Approach and Results. We generated FMO3 knockout (KO) mouse on a C57BL/6J background via CRISPR/Cas9 technology. We then crossed the FMO3KO mice with LDL receptor knockout (LDLRKO) mice to generate FMO3 heterozygous (FMO3Het)/LDLRKO mice and FMO3KO/LDLRKO mice for the study. Female FMO3Het/LDLRKO and FMO3KO/LDLRKO mice were fed a 1% choline, a TMAO precursor, and 0.5% cholesterol diet for 3 months to increase circulating TMAO and total cholesterol levels. After diet feeding, FMO3KO/LDLRKO mice had 51% lower TMAO levels compared to FMO3Het/LDLRKO mice (18.3 μM vs. 38.3 μM, p < 0.0001), but no effects on plasma lipids, glucose, or insulin levels. Most notably, atherosclerotic lesion at the aortic root was decreased by 24% (p < 0.01) in the FMO3KO/LDLRKO mice as compared to the FMO3Het/LDLRKO mice. The mRNA levels of inflammatory genes, such as Cox2 and E-selectin, in the aorta were significantly decreased by more than 50% in FMO3KO/LDLRKO mice when compared to the control mice. Western blot analysis revealed decreased NF-κB activation in the aorta samples of the FMO3KO/LDLRKO mice as compared to those of the controls, suggesting reduced inflammation in the former. We also measured circulating IL-6 and TNF-α levels but did not observe any differences in plasma levels of these inflammatory biomarkers.

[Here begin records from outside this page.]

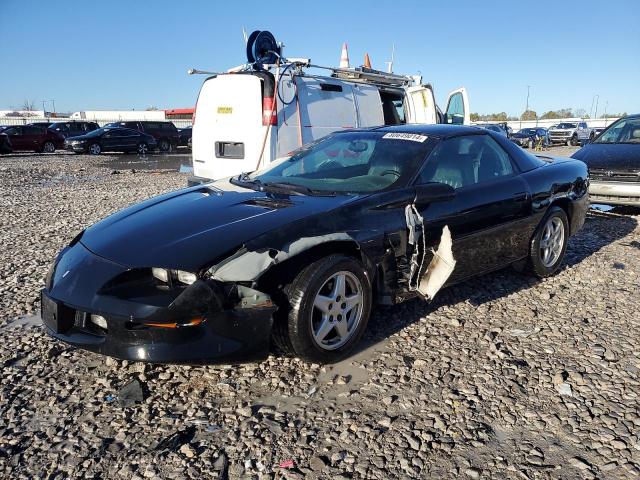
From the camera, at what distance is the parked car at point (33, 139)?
23.1 meters

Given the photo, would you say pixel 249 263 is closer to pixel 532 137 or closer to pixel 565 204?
pixel 565 204

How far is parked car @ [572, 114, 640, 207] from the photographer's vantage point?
6988 millimetres

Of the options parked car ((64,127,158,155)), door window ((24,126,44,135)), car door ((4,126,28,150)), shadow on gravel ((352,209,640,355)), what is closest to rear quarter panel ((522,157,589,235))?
shadow on gravel ((352,209,640,355))

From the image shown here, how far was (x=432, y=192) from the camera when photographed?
3.42m

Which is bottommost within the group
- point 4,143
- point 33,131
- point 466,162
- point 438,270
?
point 438,270

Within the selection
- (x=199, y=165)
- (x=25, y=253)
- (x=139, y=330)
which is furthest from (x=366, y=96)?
(x=139, y=330)

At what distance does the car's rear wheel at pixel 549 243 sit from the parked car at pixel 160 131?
2427 cm

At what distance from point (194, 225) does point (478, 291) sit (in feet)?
8.42

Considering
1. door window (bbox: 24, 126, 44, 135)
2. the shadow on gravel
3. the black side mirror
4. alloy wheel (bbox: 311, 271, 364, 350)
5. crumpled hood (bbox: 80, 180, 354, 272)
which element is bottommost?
the shadow on gravel

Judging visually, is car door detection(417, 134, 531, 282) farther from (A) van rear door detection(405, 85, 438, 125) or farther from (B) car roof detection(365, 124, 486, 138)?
(A) van rear door detection(405, 85, 438, 125)

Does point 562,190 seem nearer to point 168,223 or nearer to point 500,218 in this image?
point 500,218

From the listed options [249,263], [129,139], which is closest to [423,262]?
[249,263]

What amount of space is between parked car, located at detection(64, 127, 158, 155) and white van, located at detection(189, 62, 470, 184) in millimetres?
17967

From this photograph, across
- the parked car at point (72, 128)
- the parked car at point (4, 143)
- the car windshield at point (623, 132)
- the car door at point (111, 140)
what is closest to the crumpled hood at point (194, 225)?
the car windshield at point (623, 132)
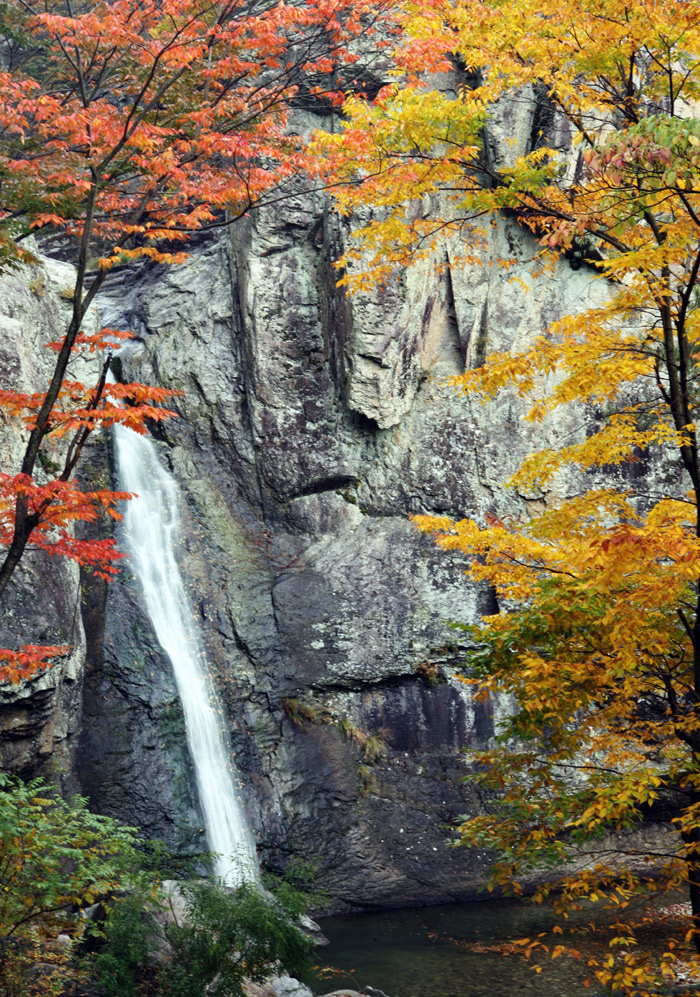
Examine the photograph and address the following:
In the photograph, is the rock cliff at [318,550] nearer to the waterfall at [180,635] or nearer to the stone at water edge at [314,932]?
the waterfall at [180,635]

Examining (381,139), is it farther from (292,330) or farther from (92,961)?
(292,330)

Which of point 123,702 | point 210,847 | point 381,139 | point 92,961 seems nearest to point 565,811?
point 92,961

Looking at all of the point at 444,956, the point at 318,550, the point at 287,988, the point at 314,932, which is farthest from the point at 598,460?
the point at 318,550

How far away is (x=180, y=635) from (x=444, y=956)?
23.0 feet

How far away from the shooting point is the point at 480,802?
1468cm

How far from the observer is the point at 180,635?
1508 centimetres

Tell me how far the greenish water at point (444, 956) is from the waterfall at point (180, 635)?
1828 millimetres

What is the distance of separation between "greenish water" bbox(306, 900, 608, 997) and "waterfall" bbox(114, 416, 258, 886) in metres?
1.83

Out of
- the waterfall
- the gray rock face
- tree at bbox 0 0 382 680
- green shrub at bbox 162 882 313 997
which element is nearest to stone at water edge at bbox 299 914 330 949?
the waterfall

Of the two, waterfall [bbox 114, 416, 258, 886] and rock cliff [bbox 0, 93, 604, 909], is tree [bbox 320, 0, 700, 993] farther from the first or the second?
rock cliff [bbox 0, 93, 604, 909]

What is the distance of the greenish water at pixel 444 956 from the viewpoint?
10242 millimetres

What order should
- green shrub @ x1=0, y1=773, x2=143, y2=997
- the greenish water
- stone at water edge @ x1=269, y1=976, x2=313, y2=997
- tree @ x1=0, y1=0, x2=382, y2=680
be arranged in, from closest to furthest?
1. green shrub @ x1=0, y1=773, x2=143, y2=997
2. tree @ x1=0, y1=0, x2=382, y2=680
3. stone at water edge @ x1=269, y1=976, x2=313, y2=997
4. the greenish water

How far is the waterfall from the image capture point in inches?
530

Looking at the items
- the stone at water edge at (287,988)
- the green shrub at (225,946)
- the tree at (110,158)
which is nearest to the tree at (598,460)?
the tree at (110,158)
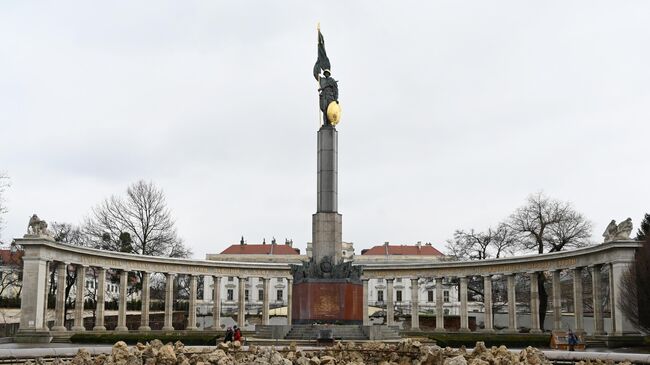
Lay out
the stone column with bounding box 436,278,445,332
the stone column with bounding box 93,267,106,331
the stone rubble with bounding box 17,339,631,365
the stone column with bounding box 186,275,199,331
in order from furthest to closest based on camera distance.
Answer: the stone column with bounding box 436,278,445,332 < the stone column with bounding box 186,275,199,331 < the stone column with bounding box 93,267,106,331 < the stone rubble with bounding box 17,339,631,365

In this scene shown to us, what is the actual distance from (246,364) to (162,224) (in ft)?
187

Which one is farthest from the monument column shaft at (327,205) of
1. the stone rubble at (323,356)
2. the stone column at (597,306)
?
the stone rubble at (323,356)

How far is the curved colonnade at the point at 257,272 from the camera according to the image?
47906 millimetres

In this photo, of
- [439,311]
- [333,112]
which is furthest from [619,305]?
[439,311]

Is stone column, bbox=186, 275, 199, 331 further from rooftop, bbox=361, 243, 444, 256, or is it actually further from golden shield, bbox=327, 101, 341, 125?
rooftop, bbox=361, 243, 444, 256

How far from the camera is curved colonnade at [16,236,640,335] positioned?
157 ft

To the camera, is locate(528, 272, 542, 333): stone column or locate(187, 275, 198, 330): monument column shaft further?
locate(187, 275, 198, 330): monument column shaft

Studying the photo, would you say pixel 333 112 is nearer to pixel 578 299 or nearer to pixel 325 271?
pixel 325 271

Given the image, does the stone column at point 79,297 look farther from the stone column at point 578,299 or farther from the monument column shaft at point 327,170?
the stone column at point 578,299

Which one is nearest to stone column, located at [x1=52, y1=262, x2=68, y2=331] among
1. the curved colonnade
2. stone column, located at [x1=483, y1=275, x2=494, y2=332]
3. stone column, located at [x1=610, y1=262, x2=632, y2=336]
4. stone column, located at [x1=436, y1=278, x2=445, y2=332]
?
the curved colonnade

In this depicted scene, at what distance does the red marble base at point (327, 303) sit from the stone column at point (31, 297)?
62.3ft

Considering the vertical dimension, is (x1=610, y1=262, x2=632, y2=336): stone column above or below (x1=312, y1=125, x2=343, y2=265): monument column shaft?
below

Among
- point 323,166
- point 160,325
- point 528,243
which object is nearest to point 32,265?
point 323,166

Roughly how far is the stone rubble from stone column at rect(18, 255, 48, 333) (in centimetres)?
3033
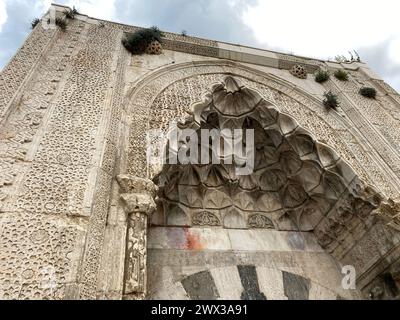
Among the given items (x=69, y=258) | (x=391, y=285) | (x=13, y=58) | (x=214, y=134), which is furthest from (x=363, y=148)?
(x=13, y=58)

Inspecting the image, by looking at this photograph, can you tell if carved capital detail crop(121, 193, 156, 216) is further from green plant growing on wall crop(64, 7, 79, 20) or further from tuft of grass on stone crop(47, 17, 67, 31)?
green plant growing on wall crop(64, 7, 79, 20)

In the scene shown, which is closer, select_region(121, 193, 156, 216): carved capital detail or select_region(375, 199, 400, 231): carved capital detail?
select_region(121, 193, 156, 216): carved capital detail

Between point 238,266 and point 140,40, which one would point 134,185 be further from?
point 140,40

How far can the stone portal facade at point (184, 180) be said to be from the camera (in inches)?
85.4

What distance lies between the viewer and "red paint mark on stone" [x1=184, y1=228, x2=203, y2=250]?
349cm

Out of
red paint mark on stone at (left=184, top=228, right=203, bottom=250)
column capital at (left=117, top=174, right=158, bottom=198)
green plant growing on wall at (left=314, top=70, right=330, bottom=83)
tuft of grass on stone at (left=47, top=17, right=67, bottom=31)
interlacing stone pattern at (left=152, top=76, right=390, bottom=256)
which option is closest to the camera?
column capital at (left=117, top=174, right=158, bottom=198)

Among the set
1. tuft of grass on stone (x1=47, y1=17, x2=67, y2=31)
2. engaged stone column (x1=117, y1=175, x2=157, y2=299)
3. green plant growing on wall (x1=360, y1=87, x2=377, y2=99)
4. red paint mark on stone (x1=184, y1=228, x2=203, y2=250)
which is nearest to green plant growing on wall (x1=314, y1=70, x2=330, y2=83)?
green plant growing on wall (x1=360, y1=87, x2=377, y2=99)

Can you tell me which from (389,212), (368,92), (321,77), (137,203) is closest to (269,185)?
(389,212)

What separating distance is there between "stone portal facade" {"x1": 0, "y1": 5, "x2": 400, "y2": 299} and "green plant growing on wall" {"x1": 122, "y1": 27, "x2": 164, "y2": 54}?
0.39 feet

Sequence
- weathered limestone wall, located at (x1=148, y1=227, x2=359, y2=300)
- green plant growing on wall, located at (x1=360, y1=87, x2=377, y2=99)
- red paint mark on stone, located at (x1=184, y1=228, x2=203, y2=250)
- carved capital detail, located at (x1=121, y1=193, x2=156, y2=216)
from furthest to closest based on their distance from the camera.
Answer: green plant growing on wall, located at (x1=360, y1=87, x2=377, y2=99)
red paint mark on stone, located at (x1=184, y1=228, x2=203, y2=250)
weathered limestone wall, located at (x1=148, y1=227, x2=359, y2=300)
carved capital detail, located at (x1=121, y1=193, x2=156, y2=216)

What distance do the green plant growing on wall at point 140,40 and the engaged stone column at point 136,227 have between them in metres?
2.36

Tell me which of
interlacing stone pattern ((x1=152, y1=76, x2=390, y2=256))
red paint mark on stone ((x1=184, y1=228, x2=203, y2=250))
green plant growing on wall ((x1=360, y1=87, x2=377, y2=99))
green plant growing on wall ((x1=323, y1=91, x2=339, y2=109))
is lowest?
red paint mark on stone ((x1=184, y1=228, x2=203, y2=250))

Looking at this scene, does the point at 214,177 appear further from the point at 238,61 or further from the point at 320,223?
the point at 238,61
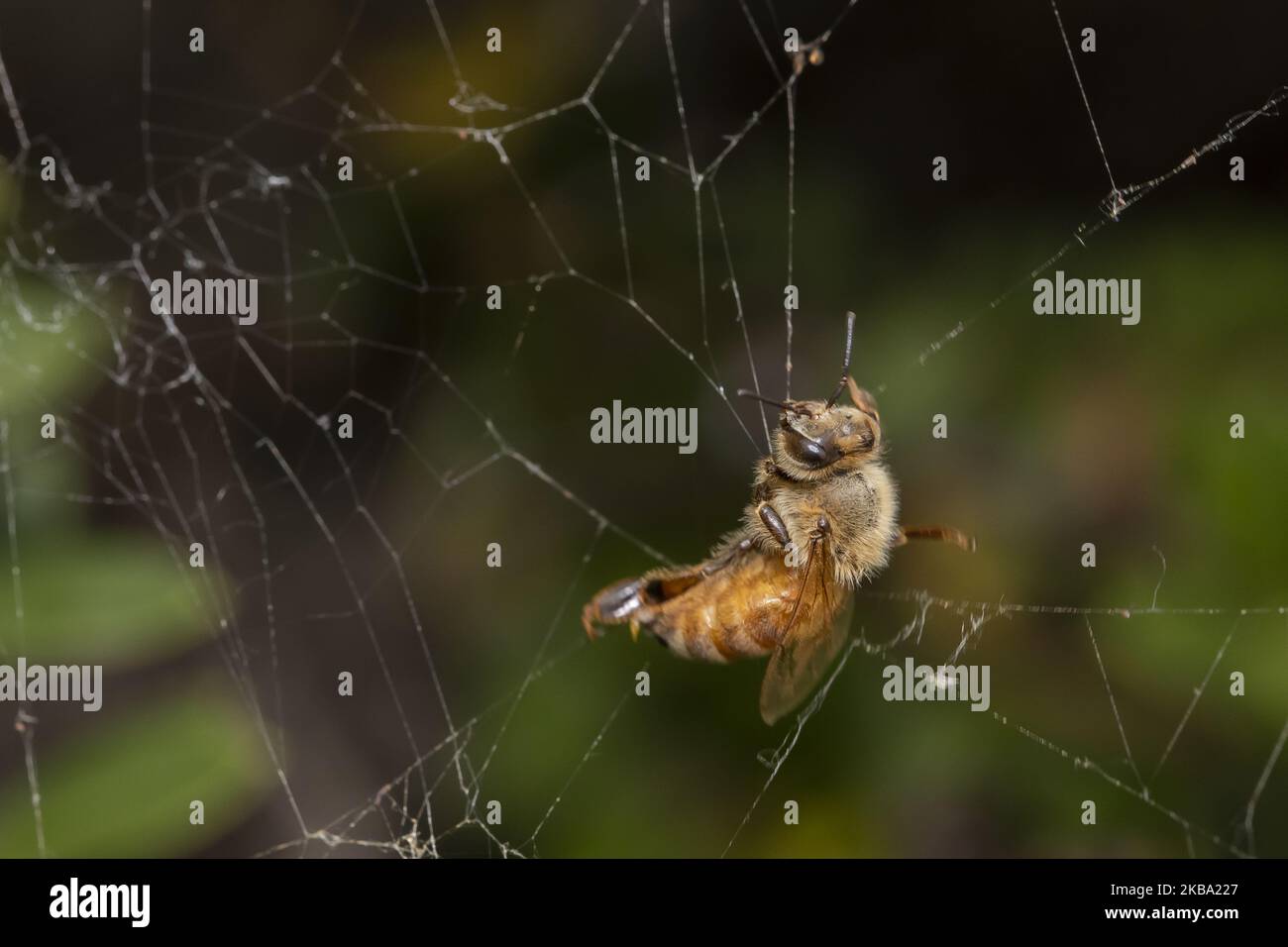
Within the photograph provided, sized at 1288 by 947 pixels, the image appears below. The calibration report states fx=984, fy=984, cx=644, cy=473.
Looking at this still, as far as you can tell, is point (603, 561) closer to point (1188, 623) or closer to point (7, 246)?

Conclusions. Taken together, our data demonstrate that Fmo3 deficiency reduces TMAO levels and aortic lesion development in the context of an appropriate pro-atherogenic diet that contains also high levels of a TMAO precursor. These results also suggest that one mechanism for the pro-atherogenic effects of TMAO is through localized upregulation of inflammatory pathways at the level of the vessel wall, which do not necessarily manifest systemically.